▶ Given text
■ ■ ■ ■

# [C#]BeginReceive and EndReceive?



## warniahs (Dec 16, 2002)

I am kind of confused about this, could someone help me?

private void sock_Received(IAsyncResult iar)
{
int dataLen = 0;
byte[] tempBuffer = new byte[0];
try 
{
dataLen = sock.EndReceive(iar);
// copy the buffer, recreate, and resume receiving.
tempBuffer = new byte[dataLen];
Array.Copy(buffer, 0, tempBuffer, 0, dataLen);
buffer = new byte[BUFFER_LENGTH];
sock.BeginReceive(
buffer,
0,
BUFFER_LENGTH,
SocketFlags.None,
cb_Received,
null);
} 
catch (SocketException ex)

■ ■ ■ ■

▶ Data excerpt

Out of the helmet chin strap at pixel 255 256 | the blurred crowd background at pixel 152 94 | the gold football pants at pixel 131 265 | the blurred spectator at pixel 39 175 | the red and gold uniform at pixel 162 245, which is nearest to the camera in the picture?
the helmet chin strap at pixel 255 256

■ ■ ■ ■

▶ Exercise tasks
A. Please print the BeginReceive thread from "I am kind of" to "and resume receiving.".
B. Carry on the BeginReceive thread from the point where it stops.
The listing plays no part here.

▶ Task-by-task outputs
A.
I am kind of confused about this, could someone help me?

private void sock_Received(IAsyncResult iar)
{
int dataLen = 0;
byte[] tempBuffer = new byte[0];
try 
{
dataLen = sock.EndReceive(iar);
// copy the buffer, recreate, and resume receiving.

B.
{
OnError();
string x = "Error: " + ex.Message;
System.Windows.Forms.MessageBox.Show(x, "ShoutBot", System.Windows.Forms.MessageBoxButtons.OK, System.Windows.Forms.MessageBoxIcon.Warning, System.Windows.Forms.MessageBoxDefaultButton.Button1, System.Windows.Forms.MessageBoxOptions.DefaultDesktopOnly);
sock.Close();
OnDisconnected();
}
PS.AddPacket(tempBuffer);
}

That is what I have but I always get disconnected. I think it may be overlapping but I am not sure.

Thx in advance for any help.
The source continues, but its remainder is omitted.